◆ ROWS:
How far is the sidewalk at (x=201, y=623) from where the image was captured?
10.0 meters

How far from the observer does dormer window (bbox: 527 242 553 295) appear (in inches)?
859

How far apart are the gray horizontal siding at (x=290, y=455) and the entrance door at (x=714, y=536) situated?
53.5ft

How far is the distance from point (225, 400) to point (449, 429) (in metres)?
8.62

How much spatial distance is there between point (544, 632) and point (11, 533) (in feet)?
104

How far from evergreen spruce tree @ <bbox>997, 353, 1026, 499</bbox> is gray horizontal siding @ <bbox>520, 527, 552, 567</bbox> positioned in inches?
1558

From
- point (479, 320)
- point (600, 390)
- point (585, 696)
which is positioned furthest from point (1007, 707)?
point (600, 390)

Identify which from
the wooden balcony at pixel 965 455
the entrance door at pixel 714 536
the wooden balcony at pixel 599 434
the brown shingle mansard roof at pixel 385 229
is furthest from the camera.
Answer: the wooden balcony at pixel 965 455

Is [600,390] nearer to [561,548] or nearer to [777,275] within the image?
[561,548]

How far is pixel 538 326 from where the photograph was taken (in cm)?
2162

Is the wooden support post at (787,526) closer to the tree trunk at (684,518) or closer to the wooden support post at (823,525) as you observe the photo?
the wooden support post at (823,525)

◆ OBJECTIVE:
Rewrite the data from the line containing "Identify which from" through the end of the data as a two-column CSV with the header input,output. Each row should hold one item's text and its answer, each in a single quoted field, with line breaks replaced by spaces.

◆ SOLUTION FOR THIS EXERCISE:
input,output
"Identify which from the wooden balcony at pixel 965 455 the entrance door at pixel 714 536 the wooden balcony at pixel 599 434 the brown shingle mansard roof at pixel 385 229 is furthest from the camera. Answer:","the wooden balcony at pixel 965 455"
"Is [600,390] nearer to [561,548] or nearer to [777,275] within the image?","[561,548]"
"How far is pixel 538 326 from where the photograph was taken (in cm)?","2162"
"Is the wooden support post at (787,526) closer to the tree trunk at (684,518) or closer to the wooden support post at (823,525) as you observe the photo?","the wooden support post at (823,525)"